> **What the task requires**
Pull out every line in the records below that contains the word "stanic", and copy each one in full.
/---
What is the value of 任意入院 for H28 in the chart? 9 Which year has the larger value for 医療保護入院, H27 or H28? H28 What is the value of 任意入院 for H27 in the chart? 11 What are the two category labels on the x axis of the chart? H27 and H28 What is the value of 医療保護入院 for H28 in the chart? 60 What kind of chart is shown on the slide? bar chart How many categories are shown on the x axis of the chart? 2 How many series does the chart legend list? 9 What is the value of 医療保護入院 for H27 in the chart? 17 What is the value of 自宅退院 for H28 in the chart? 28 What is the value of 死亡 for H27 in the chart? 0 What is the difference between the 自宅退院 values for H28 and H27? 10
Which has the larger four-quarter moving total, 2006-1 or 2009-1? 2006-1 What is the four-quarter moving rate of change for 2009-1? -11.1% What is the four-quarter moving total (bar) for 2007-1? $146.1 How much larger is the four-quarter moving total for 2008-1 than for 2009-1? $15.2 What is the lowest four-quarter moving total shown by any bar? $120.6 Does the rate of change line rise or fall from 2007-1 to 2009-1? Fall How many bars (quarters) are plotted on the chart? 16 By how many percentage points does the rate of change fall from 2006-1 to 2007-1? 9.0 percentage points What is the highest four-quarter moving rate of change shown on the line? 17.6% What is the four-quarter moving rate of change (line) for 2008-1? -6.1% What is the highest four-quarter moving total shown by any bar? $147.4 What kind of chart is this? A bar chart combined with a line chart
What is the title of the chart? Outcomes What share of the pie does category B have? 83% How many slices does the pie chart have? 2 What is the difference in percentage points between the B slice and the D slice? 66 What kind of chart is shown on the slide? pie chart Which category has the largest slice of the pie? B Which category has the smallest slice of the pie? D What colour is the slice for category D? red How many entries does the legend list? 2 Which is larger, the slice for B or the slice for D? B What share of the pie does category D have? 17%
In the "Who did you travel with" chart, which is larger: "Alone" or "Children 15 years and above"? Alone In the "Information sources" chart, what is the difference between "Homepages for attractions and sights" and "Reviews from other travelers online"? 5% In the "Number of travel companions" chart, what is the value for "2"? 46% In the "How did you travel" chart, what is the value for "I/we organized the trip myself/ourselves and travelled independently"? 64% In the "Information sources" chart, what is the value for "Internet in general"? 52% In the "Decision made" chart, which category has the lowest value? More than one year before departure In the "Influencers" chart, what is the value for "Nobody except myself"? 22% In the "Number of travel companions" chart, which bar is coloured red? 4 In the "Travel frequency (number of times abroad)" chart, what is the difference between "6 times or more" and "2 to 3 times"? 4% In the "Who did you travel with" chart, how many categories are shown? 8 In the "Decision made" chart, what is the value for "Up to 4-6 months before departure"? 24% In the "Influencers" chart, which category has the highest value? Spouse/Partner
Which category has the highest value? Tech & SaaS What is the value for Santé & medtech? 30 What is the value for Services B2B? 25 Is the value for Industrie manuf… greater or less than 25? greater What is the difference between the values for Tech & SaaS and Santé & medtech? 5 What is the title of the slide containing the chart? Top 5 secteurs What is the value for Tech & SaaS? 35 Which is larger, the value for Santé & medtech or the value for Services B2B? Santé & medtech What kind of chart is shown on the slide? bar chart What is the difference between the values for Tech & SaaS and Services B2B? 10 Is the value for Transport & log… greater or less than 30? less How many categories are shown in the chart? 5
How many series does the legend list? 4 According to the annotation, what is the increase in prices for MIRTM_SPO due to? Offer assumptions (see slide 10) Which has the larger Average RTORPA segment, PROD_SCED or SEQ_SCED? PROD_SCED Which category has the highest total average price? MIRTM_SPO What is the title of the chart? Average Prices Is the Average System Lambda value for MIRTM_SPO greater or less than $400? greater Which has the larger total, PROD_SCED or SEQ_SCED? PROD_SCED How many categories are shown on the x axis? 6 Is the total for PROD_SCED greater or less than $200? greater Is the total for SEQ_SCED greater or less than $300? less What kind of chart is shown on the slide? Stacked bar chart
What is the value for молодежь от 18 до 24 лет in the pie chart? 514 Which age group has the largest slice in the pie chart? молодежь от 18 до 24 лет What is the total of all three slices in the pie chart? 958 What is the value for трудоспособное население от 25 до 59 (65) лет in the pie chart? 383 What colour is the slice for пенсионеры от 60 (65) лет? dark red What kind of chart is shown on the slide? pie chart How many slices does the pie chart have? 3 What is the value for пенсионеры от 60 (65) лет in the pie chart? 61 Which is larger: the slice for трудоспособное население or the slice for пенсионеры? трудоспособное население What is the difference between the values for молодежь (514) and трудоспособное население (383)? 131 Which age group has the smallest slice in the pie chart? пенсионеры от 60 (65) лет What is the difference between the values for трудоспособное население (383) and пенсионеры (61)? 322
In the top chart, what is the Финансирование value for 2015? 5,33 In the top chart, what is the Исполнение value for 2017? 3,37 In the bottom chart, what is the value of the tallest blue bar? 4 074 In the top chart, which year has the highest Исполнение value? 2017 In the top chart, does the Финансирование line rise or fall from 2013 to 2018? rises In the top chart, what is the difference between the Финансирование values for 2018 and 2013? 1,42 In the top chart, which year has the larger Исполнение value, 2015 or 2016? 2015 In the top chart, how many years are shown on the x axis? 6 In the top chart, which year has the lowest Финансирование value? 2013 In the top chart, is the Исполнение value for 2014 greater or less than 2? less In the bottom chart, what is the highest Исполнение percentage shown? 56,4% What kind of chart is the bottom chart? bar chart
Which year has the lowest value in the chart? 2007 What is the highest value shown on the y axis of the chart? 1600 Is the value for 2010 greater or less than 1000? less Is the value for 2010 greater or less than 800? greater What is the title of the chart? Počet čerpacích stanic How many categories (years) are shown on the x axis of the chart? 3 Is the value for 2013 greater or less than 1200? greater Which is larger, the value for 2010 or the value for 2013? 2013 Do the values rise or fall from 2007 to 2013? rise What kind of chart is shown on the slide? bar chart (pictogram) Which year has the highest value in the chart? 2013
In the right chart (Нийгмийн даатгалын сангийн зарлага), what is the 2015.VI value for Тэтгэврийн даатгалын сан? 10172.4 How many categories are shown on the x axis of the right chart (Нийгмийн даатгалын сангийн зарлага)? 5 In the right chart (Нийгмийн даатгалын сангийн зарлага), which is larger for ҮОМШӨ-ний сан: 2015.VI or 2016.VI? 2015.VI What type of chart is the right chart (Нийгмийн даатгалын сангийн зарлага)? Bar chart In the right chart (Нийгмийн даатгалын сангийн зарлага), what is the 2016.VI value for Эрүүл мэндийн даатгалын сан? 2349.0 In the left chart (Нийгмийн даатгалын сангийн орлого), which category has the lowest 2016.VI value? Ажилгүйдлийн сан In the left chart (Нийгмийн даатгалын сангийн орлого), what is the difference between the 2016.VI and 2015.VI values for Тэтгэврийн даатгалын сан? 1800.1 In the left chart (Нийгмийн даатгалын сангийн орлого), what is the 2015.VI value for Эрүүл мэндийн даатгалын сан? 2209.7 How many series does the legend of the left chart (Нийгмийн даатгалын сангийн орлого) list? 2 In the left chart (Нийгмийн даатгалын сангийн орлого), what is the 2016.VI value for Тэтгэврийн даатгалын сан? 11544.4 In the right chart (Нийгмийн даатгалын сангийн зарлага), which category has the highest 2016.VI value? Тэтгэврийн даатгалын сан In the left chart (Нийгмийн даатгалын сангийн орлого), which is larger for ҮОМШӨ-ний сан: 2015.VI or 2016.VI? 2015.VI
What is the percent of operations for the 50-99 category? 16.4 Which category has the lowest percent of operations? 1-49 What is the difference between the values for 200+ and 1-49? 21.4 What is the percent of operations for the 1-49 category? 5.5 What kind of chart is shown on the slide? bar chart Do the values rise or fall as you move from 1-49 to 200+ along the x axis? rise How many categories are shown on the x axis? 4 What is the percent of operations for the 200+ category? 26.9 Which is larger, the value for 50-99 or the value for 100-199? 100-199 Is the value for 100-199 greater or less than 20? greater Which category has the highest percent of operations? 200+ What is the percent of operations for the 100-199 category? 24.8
\---
> **Exercise answer**
Which year has the lowest value in the chart? 2007 What is the highest value shown on the y axis of the chart? 1600 Is the value for 2010 greater or less than 1000? less Is the value for 2010 greater or less than 800? greater What is the title of the chart? Počet čerpacích stanic How many categories (years) are shown on the x axis of the chart? 3 Is the value for 2013 greater or less than 1200? greater Which is larger, the value for 2010 or the value for 2013? 2013 Do the values rise or fall from 2007 to 2013? rise What kind of chart is shown on the slide? bar chart (pictogram) Which year has the highest value in the chart? 2013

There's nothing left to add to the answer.